Mi curiosidad, mi necesidad de cambio y mi afán por descubrir me llevaron a mil y un lugares terribles y maravillosos. Pero, pasados algunos años de tanto deambular, eché de menos mi antigua vida. Así que decidí regresar a casa.

Encontré mi martillo en el rincón que lo tiré. Encendí la fragua, cuyo corazón había dormido gélido durante mucho tiempo. Y, con fuerza, golpeé el yunque, para arrancarle la costra de polvo que le cubría.

Empecé a golpear con todas mis fuerzas. Había perdido práctica, y me costaba encadenar una a una las piezas que iba forjando. Todas las piezas debían ir muy bien unidas; una sola no significaba nada, y dos que estuvieran mal colocadas podrían interpretarse erróneamente.
Largas filas de piezas forjadas volvieron a ir saliendo fruto de mi trabajo, de mis manos.

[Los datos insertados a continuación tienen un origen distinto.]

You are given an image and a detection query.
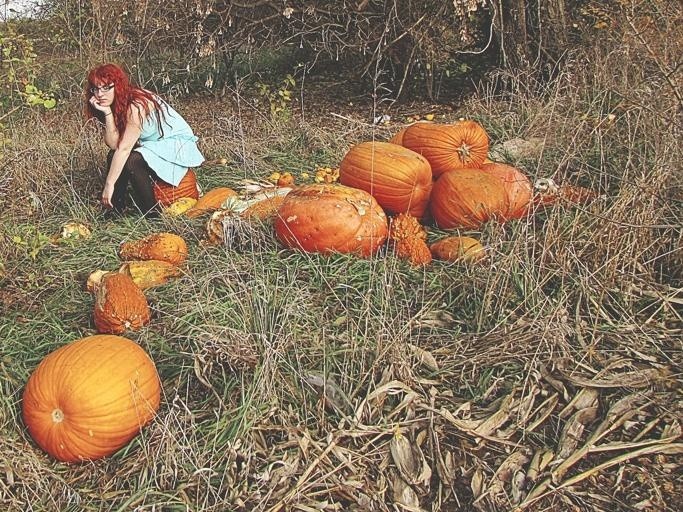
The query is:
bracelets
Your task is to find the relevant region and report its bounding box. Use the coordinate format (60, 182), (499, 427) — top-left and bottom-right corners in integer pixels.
(104, 111), (113, 117)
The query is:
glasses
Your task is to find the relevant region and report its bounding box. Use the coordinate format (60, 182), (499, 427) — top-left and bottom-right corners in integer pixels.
(89, 85), (116, 93)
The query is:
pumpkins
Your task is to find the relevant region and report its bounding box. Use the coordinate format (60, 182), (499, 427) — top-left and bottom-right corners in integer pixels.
(242, 120), (599, 265)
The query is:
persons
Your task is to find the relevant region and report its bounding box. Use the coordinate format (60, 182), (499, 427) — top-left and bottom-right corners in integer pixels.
(86, 63), (206, 229)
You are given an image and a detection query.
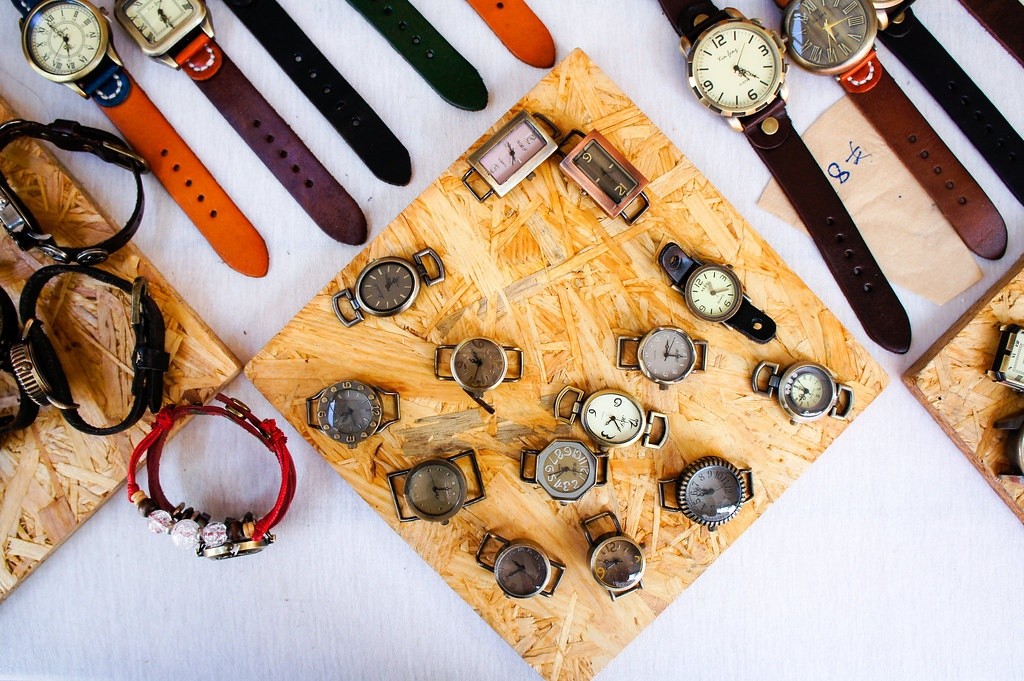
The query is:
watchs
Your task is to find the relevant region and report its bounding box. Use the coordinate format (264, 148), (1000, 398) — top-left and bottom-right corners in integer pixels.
(0, 1), (1024, 605)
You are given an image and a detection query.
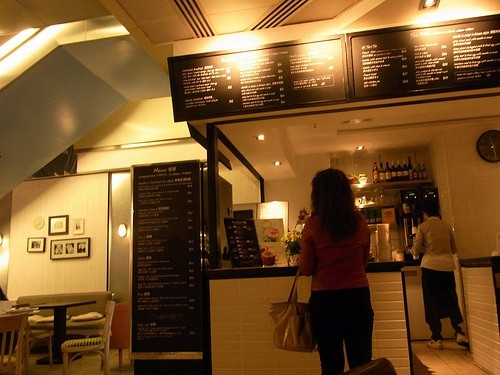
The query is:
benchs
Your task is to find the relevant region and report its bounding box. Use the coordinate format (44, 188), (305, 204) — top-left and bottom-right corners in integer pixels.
(15, 290), (113, 347)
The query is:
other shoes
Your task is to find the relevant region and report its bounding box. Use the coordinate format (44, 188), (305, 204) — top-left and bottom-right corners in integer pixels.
(456, 333), (470, 348)
(428, 339), (442, 350)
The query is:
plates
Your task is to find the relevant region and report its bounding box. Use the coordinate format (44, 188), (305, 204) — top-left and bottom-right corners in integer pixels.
(5, 307), (38, 313)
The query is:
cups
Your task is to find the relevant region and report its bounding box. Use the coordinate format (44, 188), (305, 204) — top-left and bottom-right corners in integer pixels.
(354, 195), (374, 205)
(413, 253), (419, 259)
(264, 228), (281, 242)
(358, 177), (367, 184)
(262, 254), (279, 266)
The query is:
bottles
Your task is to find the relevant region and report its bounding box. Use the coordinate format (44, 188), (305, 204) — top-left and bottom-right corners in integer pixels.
(373, 161), (428, 183)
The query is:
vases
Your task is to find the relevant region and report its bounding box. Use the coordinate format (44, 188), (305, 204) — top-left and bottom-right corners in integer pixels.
(289, 253), (301, 266)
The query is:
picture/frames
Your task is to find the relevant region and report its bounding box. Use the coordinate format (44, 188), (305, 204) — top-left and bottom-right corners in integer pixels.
(27, 237), (45, 252)
(49, 237), (91, 260)
(48, 215), (68, 235)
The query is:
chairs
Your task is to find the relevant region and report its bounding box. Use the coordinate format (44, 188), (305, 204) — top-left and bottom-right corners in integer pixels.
(0, 300), (117, 375)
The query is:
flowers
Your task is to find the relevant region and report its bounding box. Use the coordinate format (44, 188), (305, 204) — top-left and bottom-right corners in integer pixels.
(280, 228), (302, 259)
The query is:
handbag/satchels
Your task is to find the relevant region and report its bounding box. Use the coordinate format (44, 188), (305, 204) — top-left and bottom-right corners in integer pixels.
(268, 269), (316, 352)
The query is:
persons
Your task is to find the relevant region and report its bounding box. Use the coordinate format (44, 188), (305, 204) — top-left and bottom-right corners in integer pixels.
(408, 200), (469, 349)
(299, 168), (375, 375)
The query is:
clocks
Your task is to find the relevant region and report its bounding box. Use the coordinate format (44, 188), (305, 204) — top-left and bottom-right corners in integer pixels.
(476, 129), (500, 162)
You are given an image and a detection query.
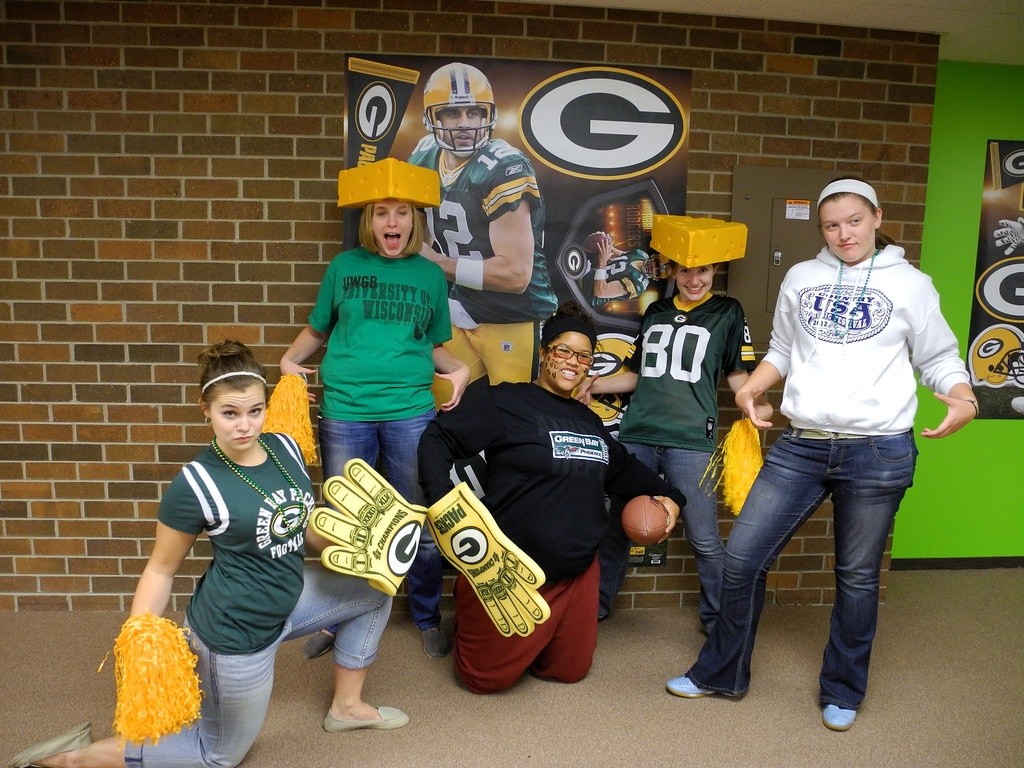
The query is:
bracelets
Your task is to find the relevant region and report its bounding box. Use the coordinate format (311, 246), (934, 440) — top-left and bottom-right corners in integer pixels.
(962, 396), (979, 421)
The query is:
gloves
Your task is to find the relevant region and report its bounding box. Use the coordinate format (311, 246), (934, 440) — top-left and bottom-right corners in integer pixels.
(993, 217), (1024, 256)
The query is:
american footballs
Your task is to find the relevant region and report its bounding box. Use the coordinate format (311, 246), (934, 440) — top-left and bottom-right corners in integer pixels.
(584, 232), (611, 253)
(622, 495), (667, 545)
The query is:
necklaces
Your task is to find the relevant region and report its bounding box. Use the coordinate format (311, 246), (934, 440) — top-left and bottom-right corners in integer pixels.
(834, 249), (879, 340)
(208, 429), (308, 535)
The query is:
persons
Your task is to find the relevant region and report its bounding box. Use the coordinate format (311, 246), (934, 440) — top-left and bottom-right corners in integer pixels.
(4, 338), (413, 768)
(662, 173), (981, 730)
(277, 185), (476, 668)
(403, 61), (558, 423)
(416, 310), (689, 696)
(573, 253), (773, 640)
(577, 231), (673, 309)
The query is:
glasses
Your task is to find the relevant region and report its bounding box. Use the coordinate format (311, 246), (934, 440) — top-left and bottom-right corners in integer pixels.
(545, 343), (597, 366)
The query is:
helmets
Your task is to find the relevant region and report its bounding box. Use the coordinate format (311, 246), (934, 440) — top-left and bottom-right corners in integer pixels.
(420, 61), (496, 144)
(651, 254), (672, 279)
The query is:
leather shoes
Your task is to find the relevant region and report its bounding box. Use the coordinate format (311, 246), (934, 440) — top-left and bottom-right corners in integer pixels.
(8, 722), (95, 768)
(323, 705), (410, 733)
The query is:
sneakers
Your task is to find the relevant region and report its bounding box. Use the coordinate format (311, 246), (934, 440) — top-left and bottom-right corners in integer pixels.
(821, 704), (857, 732)
(299, 630), (336, 659)
(666, 675), (737, 698)
(415, 623), (448, 659)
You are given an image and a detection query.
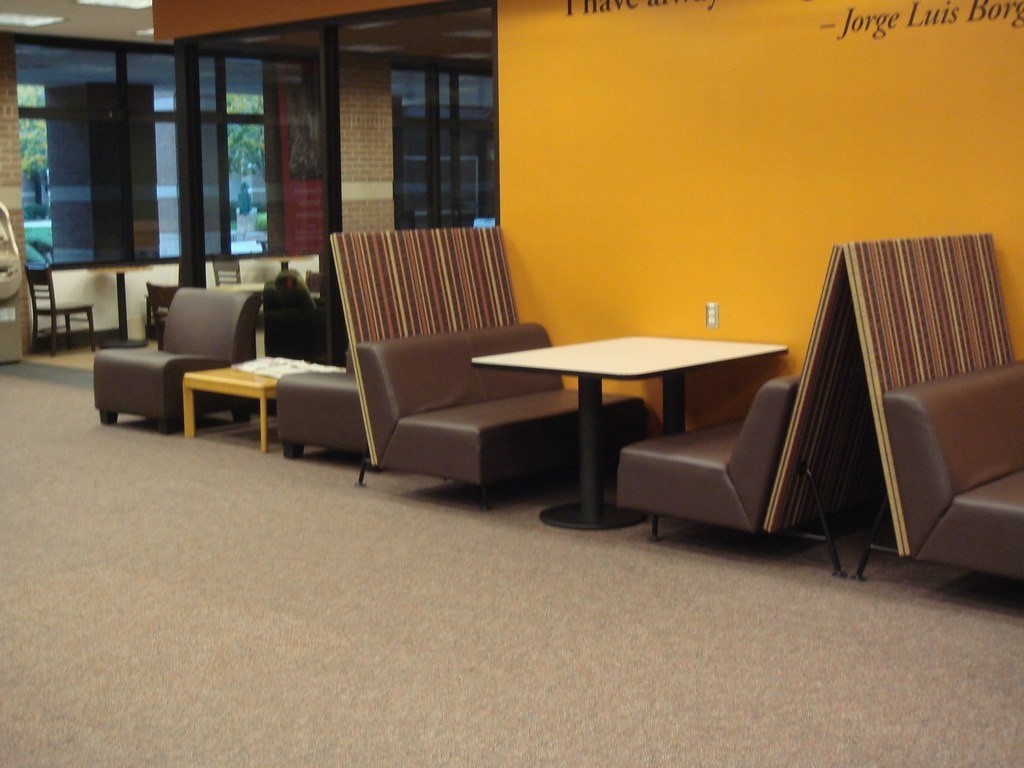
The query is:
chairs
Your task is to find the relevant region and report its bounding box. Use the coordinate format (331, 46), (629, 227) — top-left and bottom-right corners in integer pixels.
(24, 265), (95, 358)
(146, 282), (177, 351)
(213, 255), (241, 285)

Mi ánimo y mi confianza fueron creciendo. Recordé el gozo que sentía al saber que estaba creando, y me invadieron unas ganas terribles de crear, de cooperar en la construcción del mundo, y a la vez de hacer frente a aquellos que, con malas artes, lo iban sacrificando poco a poco.

Sobre moldes derramaba el metal fundido: El bronce del conocimiento y la plata de los sueños.
Quería recubrir el alma de la gente con armaduras de piezas de oro; armaduras que hablaran de tales almas, de quienes eran, qué pensaban y qué buscaban.

La fragua volvía a estar caliente, y de nuevo el suelo empezó a vibrar bajo mis pies a cada golpe de martillo. Las piezas iban cayendo del yunque, soldadas unas a otras, formando esos cuentos que tanto anhelaba contar.